> Supplied information

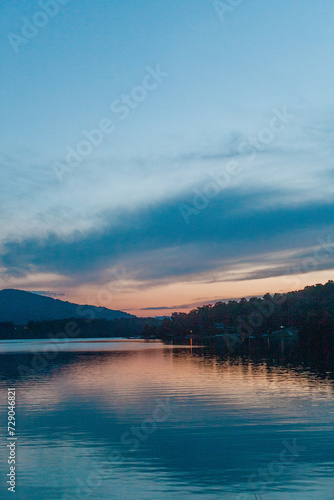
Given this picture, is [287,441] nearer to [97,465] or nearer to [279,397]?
[97,465]

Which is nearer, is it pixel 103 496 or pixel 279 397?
pixel 103 496

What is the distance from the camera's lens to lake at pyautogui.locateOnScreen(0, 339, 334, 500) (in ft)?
66.6

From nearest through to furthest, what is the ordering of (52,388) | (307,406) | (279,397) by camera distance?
1. (307,406)
2. (279,397)
3. (52,388)

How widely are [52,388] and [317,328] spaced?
425 feet

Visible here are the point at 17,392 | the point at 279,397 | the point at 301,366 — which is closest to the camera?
the point at 279,397

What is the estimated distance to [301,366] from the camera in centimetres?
7388

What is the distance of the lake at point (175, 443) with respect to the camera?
20297mm

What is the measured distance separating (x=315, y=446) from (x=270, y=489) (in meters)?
6.46

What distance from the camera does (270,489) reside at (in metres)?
20.0

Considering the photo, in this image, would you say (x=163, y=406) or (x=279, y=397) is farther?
(x=279, y=397)

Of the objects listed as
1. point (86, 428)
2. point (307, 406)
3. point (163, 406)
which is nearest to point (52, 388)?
point (163, 406)

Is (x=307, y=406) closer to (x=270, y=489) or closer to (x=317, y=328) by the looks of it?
(x=270, y=489)

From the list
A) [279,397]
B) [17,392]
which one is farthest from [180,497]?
[17,392]

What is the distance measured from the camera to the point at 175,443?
1070 inches
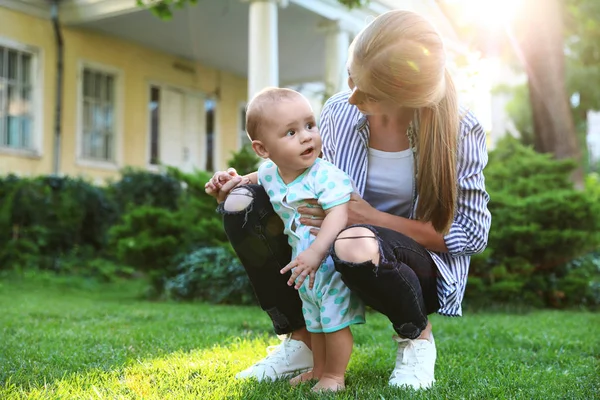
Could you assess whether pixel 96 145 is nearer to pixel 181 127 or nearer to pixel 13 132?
pixel 13 132

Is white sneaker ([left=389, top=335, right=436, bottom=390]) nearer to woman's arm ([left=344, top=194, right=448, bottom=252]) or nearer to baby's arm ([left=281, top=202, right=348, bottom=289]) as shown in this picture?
woman's arm ([left=344, top=194, right=448, bottom=252])

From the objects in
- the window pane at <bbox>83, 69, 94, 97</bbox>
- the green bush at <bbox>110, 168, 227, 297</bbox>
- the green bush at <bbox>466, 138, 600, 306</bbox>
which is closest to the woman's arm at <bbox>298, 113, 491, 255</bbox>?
the green bush at <bbox>466, 138, 600, 306</bbox>

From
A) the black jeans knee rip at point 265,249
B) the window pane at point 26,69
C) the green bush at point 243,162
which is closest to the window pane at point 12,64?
the window pane at point 26,69

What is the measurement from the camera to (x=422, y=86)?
2.24 metres

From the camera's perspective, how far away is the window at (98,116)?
11.4 m

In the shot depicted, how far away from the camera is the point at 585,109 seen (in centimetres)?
1532

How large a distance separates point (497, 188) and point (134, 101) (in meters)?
7.48

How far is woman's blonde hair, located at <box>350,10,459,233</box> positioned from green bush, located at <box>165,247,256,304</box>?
11.0 feet

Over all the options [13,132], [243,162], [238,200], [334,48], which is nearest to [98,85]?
[13,132]

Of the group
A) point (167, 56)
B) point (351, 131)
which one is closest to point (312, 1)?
point (167, 56)

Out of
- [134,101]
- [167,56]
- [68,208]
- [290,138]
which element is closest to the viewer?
[290,138]

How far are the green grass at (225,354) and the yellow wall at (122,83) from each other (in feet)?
20.0

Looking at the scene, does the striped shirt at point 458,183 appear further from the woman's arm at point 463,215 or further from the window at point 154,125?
the window at point 154,125

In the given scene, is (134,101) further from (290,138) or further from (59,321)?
(290,138)
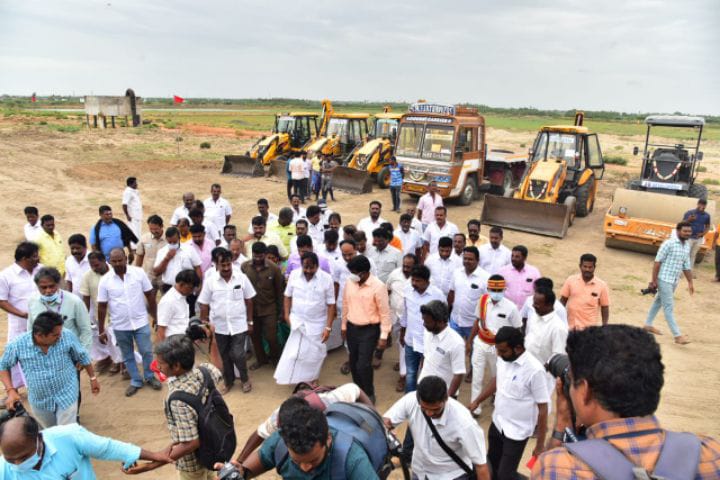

> What is expected
Rewrite all of the entries above, replacing "lake" with "pond" wherever it occurs and leaving everything else unchanged. Omit the pictures from your answer.

> Solution to this problem
Given this picture, is [287,441] nearer to [97,465] or nearer to [279,397]?
[97,465]

Which is nearer, is it pixel 103 496 or pixel 279 397?
pixel 103 496

What is the distance from the camera's lens to pond at pyautogui.locateOnScreen(0, 339, 334, 500) (in ft)?
66.6

From nearest through to furthest, what is the ordering of (52,388) | (307,406) | (279,397) by camera distance?
1. (307,406)
2. (279,397)
3. (52,388)

How widely are [52,388] and [317,328] spaced?
425 feet

Visible here are the point at 17,392 | the point at 279,397 | the point at 301,366 — which is closest to the camera?
the point at 279,397

What is the estimated distance to [301,366] from the camera in centimetres?
7388

What is the distance of the pond at point (175, 443) with respect to the camera?
20297mm

What is the measured distance separating (x=315, y=446) from (x=270, y=489) (in meters)?
6.46

What distance from the camera does (270,489) reside at (in metres)?
20.0

Considering the photo, in this image, would you say (x=163, y=406) or (x=279, y=397) is farther?
(x=279, y=397)

Of the objects listed as
1. point (86, 428)
2. point (307, 406)
3. point (163, 406)
which is nearest to point (52, 388)?
point (163, 406)

Is (x=307, y=406) closer to (x=270, y=489) or closer to (x=317, y=328) by the looks of it?
(x=270, y=489)

From the list
A) [279,397]
B) [17,392]
which one is farthest from [180,497]?
[17,392]

What is the distance measured from the camera to the point at 175,443?
1070 inches
Could you assess whether pixel 96 145 is nearer to pixel 181 127 or nearer to pixel 13 132?
pixel 13 132

Is white sneaker ([left=389, top=335, right=436, bottom=390]) nearer to woman's arm ([left=344, top=194, right=448, bottom=252]) or nearer to baby's arm ([left=281, top=202, right=348, bottom=289]) as shown in this picture?
woman's arm ([left=344, top=194, right=448, bottom=252])

From the objects in
- the window pane at <bbox>83, 69, 94, 97</bbox>
- the green bush at <bbox>110, 168, 227, 297</bbox>
- the green bush at <bbox>466, 138, 600, 306</bbox>
which is closest to the woman's arm at <bbox>298, 113, 491, 255</bbox>?
the green bush at <bbox>466, 138, 600, 306</bbox>

From
A) the black jeans knee rip at point 265,249
B) the window pane at point 26,69
C) the green bush at point 243,162
which is closest to the window pane at point 12,64?
the window pane at point 26,69

What is the measurement from the camera to (x=422, y=86)?
2.24 metres

From the camera's perspective, how far away is the window at (98,116)?
11.4 m

In the shot depicted, how far away from the camera is the point at 585,109 seen (in centimetres)?
1532

How large a distance separates point (497, 188) and point (134, 101) (in meters)?
7.48

How far is woman's blonde hair, located at <box>350,10,459,233</box> positioned from green bush, located at <box>165,247,256,304</box>?
11.0 feet

Over all the options [13,132], [243,162], [238,200], [334,48], which is nearest to [98,85]?
[13,132]

Of the group
A) point (167, 56)
B) point (351, 131)
which one is closest to point (312, 1)?
point (167, 56)

Out of
- [134,101]
- [167,56]
- [68,208]
- [290,138]
which element is closest to the viewer?
[290,138]

How far are the green grass at (225,354) and the yellow wall at (122,83) from each other (in feet)?
20.0

Looking at the scene, does the striped shirt at point 458,183 appear further from the woman's arm at point 463,215 or further from the window at point 154,125?
the window at point 154,125

In the given scene, is (134,101) further from (290,138) or further from (59,321)?
(290,138)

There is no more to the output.